A pesquisa Datafolha, que este blog antecipou , em dois posts (aqui eaqui) é um escândalo contra a democracia, travestido de liberdade de informação.
Não, não é democrático promover pesquisas para aferir o grau de apoio ao fim da democracia, à tortura, ao fechamento de partidos e sindicatos, à censura aos meios de comunicação (que é algo totalmente diferente de seu controle social), ao fechamento do Congresso às prisões indiscriminadas e à revogação dos direitos fundamentais dos cidadãos.
Não tem finalidades sociológicas, mas propagandísticas, que nem mesmo dependem de que se forme uma eventual maioria em favor destas monstruosidades.
É o sinal para que se formem, se é que já não estão formados, núcleos que visem sua legitimação política em torno do “restabelecimento da ordem” que não está abalada, embora a mídia, como um partido único, apresente o país como em caos ou em chamas.
Com a prestimosa ajuda dos delirantes blocos do “nós somos a revolução” que nem mesmo sabem dizer que revolução seriam.
A direita os trata bem, mesmo quando lhes bate e pede polícia, porque lhes dá um tamanho que não possuem.
Transforma-os em espantalhos a justificar o rebrote autoritário.
Assistimos à sabotagem de um governo democrático e eleito e, pior, vemos que esse governo também o assiste, sem reação.
Reação não é um papelucho propondo que não tenha máscara em manifestação ou que se tire tal ou qual franquia dos movimentos sociais e dos eventuais protestos.
Reação é combate político, é esclarecimento da população, é desmascaramento de conspirações, é apelar para o que o povo brasileiro deseja: desenvolvimento, progresso, paz e o direito que meus filhos têm – como o seu jovem pai não tinha – de decidir para onde caminhar.
A liberdade não é o algoz das liberdades, mas a covardia o é.
Temos um gaguejante ministro da Justiça, que ouve calado os que se levantam contra os abusos serem chamados de incitadores da desordem, mas que não vai ter a coragem de ir a público indagar o que se quer com uma “pesquisa” que quer, supostamente, detetar o volume de apoio à subversão da ordem democrática.
Leia isso de novo, por favor: o volume de apoio à subversão da ordem democrática!
Pois é disso que se trata e não uma simples curiosidade estatística, por jamais se fez isso ao longo de mais de 30 anos de democracia e de existência do Datafolha.
Por que agora?
Por que há um cheio de golpe cada vez mais forte.
Ontem, Fernando Henrique Cardoso, disse que país precisa de um “sacolejão”.
Que tipo de “sacolejão”?
O do voto, ao que parece, não está ao alcance deste desejo de “sacolejar”.
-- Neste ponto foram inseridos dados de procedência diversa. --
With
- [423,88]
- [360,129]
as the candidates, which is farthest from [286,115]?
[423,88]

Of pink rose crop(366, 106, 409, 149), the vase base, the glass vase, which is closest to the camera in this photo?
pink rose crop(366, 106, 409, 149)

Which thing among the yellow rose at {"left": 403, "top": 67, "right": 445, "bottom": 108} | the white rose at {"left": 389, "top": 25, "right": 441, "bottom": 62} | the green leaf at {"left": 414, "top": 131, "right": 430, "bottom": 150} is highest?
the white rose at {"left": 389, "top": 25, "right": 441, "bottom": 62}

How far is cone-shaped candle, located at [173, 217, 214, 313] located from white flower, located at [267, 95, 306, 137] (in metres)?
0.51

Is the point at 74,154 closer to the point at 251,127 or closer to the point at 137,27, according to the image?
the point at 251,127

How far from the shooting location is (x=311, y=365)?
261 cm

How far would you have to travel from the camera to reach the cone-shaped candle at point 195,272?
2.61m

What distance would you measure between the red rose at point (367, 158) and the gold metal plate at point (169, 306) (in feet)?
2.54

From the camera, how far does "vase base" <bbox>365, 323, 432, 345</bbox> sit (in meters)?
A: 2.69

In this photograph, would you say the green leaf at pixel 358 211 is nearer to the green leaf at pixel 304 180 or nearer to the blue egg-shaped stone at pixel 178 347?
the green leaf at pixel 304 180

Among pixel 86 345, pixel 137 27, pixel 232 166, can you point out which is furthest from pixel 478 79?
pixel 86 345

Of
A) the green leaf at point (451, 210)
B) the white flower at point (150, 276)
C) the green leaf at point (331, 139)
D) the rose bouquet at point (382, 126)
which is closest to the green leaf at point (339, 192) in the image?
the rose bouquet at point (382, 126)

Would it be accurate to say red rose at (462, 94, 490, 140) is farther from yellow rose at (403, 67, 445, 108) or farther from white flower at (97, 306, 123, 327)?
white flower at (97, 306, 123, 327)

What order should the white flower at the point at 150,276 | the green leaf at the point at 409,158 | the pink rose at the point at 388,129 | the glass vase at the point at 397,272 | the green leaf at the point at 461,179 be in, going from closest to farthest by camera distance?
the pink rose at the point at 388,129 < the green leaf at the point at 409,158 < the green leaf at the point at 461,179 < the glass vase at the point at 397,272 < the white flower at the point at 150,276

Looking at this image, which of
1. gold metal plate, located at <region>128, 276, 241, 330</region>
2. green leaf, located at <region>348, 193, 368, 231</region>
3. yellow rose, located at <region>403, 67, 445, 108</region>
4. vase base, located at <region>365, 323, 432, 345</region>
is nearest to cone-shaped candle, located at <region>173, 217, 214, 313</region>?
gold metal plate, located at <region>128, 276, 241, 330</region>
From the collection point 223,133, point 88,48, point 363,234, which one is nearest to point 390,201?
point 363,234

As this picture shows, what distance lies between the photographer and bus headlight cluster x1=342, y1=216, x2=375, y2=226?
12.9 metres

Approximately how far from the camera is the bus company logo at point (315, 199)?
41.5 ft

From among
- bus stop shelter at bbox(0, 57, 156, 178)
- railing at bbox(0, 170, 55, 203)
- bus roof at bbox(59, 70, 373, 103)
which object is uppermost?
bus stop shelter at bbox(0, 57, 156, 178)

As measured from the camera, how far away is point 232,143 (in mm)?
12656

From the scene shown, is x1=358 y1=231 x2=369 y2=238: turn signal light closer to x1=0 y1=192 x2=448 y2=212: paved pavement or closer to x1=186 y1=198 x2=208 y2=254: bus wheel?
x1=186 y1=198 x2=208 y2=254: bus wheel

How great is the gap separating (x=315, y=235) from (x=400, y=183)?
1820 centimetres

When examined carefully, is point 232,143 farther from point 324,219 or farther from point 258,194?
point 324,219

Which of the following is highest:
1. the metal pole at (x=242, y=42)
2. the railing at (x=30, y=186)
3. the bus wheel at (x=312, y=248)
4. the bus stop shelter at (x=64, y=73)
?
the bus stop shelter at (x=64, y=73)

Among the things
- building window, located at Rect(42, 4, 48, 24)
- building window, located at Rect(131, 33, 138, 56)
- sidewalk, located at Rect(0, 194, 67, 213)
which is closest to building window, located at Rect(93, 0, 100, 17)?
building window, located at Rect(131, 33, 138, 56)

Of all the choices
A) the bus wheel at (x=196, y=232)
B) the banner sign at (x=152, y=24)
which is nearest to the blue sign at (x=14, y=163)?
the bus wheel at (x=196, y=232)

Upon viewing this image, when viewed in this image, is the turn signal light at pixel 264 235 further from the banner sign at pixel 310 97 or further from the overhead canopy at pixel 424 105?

A pesquisa CNT divulgada hoje, que dá a Dilma folgada vantagem (43,7%) sobre a soma de Aécio (17%) e Eduardo Campos (9,9%) transfere para outros campos este desejo de “sacolejar”.
Os tolos que ajudam com provocações a este clamor por ordem talvez sejam mais infantis que eu, aos meus cinco anos, correndo a ver o que assustava meu pai.
Porque não quero o mesmo para meus filhos e porque não somos crianças tolas e assustadas.